Flood-ravaged properties home to criminal activity

Chris Green and Sean F. Driscoll

In a quiet neighborhood just north of Keith Creek, a car will park curbside at night and wait. Moments later, another car will pull up behind it, a brief conversation will take place, and both cars quickly drive off.

“They’re doing drug tradeoffs,” Sixth Avenue resident Loraine Murphy said. “We never used to see that before.”

Murphy’s street and the Churchill Park neighborhood have changed drastically since two devastating flash floods occurred on Labor Day 2006 and Aug. 7, 2007. Drive on Sixth Avenue between 12th and 13th streets today and you’ll find just as many vacant homes as you will occupied ones.

Many homes on Sixth and Seventh avenues were damaged by floodwaters from Keith Creek, which runs parallel between Sixth and Seventh avenues. Water filled basements up to rafters, submerging water heaters, furnaces and washers and dryers and even crept onto the main floors of some homes.

The city is purchasing homes in the floodplain that sustained damages greater than 50 percent of the value of the home. Flood-control measures center on widening the creek basin, tearing down homes to make room for green space and enhancing the creek corridor with a walking path. But demolishing the homes and making those other improvements hinge on federal grants. City officials say they’ll soon know whether those dollars will come and how soon the work will wrap up.

Awaiting grant money

Rockford Local Development Corp., a private nonprofit that specializes in lending money to businesses, is purchasing homes for the city using a $10 million line of credit from Associated Bank. City officials hope the loan, which is due in June 2009, will be paid off by federal flood-relief grants. If the grant applications are denied, however, the city will sell bonds and use its own cash to pay the debt.

Brian Eber, the city’s storm-water manager, said 94 homes have been purchased, and the $10 million has been exhausted. About a dozen homes have offers outstanding, but those deals will have to wait for grant funding or other financing.

The properties were purchased at preflood values, and all the sales were voluntary transactions. Once the program is completed, the city will raze the homes.

“The property is deed-restricted, so nothing else can be built on the lots,” Eber said.

A few homes that are in particularly bad shape may be demolished this year, but Eber said wide-scale demolition won’t happen until after the city determines whether the federal grants will come through.

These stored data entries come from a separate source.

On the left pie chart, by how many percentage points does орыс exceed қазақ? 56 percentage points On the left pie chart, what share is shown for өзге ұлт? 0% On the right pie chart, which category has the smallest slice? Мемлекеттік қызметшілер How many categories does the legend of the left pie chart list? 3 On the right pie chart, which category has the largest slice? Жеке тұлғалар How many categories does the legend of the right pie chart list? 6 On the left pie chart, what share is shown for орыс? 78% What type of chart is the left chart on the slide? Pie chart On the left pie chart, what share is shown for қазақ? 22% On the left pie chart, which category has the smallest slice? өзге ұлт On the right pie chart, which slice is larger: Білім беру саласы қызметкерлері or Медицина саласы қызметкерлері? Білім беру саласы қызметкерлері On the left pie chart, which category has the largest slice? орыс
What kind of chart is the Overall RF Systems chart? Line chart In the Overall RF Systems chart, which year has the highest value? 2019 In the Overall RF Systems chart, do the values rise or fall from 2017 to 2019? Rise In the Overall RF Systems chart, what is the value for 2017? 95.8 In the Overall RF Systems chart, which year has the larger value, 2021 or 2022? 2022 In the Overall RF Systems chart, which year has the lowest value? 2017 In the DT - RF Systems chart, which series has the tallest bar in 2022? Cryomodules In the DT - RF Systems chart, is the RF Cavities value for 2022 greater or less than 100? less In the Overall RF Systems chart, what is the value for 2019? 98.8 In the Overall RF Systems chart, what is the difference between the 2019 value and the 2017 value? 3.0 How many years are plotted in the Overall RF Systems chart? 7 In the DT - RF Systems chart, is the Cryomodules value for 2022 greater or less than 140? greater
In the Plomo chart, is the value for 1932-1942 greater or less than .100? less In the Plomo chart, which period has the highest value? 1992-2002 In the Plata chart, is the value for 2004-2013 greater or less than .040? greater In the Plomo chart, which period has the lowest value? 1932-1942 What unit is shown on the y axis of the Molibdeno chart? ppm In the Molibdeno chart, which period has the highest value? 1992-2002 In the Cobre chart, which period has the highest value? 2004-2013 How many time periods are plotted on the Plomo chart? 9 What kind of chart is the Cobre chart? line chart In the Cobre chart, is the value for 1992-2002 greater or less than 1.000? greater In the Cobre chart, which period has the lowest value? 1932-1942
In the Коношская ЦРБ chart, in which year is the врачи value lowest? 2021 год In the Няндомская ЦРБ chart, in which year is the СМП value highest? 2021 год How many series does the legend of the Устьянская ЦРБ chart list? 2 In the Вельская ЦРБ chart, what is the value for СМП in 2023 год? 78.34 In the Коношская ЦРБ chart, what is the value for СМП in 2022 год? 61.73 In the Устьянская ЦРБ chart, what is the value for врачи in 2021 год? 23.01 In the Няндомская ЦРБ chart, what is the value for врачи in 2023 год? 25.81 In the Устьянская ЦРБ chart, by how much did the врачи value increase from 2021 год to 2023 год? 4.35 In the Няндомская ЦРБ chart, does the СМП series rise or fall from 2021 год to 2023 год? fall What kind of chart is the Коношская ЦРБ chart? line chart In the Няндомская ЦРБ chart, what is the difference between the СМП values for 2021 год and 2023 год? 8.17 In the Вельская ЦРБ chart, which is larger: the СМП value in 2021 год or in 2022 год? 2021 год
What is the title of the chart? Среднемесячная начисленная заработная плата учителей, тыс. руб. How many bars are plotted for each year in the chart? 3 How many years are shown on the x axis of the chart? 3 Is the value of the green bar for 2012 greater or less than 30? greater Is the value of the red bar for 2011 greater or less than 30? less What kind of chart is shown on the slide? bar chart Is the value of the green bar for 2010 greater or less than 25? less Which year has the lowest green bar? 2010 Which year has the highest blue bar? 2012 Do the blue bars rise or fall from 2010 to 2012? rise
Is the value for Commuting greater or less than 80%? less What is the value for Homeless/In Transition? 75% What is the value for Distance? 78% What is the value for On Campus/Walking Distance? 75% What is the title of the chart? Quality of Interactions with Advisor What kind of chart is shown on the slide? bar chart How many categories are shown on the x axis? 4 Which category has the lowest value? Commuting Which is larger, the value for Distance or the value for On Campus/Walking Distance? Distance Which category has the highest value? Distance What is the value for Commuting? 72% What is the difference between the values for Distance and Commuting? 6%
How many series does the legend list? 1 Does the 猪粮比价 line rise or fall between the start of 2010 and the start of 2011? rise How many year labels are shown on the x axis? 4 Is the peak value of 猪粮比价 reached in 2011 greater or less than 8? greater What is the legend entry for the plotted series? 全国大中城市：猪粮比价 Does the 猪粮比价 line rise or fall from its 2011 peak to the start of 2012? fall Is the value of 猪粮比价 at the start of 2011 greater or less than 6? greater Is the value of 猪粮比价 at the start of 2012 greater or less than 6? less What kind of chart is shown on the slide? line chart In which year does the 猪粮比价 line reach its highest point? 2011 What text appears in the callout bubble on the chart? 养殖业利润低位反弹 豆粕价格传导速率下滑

The city applied for two Federal Emergency Management Agency grants in January, Eber said. One of those grants, a predisaster mitigation program, could be worth up to $3 million. City officials hope to learn within a month whether that grant will materialize. Another hazard mitigation grant could be worth up to $12 million, but FEMA’s review of that application has been delayed because of the demand for federal assistance in the wake of flooding along the Mississippi River.

“If the weather, as she seems to be doing, works in our favor, we should have the (results) relatively soon,” Eber said.

The city and the U.S. Army Corps of Engineers also are doing a flood mitigation study along Keith Creek. Survey work is finished, and Corps engineers are creating a computer model of the creek to determine where flood threats persist. The model should be done in five or six months; then the city can start applying for grants to alleviate those threats.

‘Inviting vandalism’

Eber said the RLDC has been mowing the lawns and taking out trash to keep the vacant residential properties in good shape, and patrols by police and private security have helped keep crime low. The homes purchased by RLDC were boarded up, Eber said, and the boards were painted white to minimize the appearance of an abandoned property.

Sixth Avenue residents Gina Franklin and Tom DeVoe said vandals still are breaking into several of those homes. They point to graffiti on the houses and the trash that litters yards as evidence.

“We’ll call police and tell them there is somebody inside a vacant house. Sometimes they’ll come, sometimes they won’t,” Franklin said. “It’s kind of scary to sit out here.”

DeVoe said the sooner the houses are razed, the better.

“If the city owns them, and that’s their plan, what are they waiting on? It seems to me if they don’t tear them down, they’re just inviting vandalism.”

Police are keeping a watchful eye on the area until the homes are demolished, said Deputy Police Chief Mike Booker.

“That’s an area that receives extra patrols on a routine basis,” Booker said. “We’ve discussed it with the area squads at our beat meetings. We have a list of all the houses the city has acquired, and we provide extra patrols down there.

“I do know there was concern about a drug dealer being down there, and we made a drug arrest.”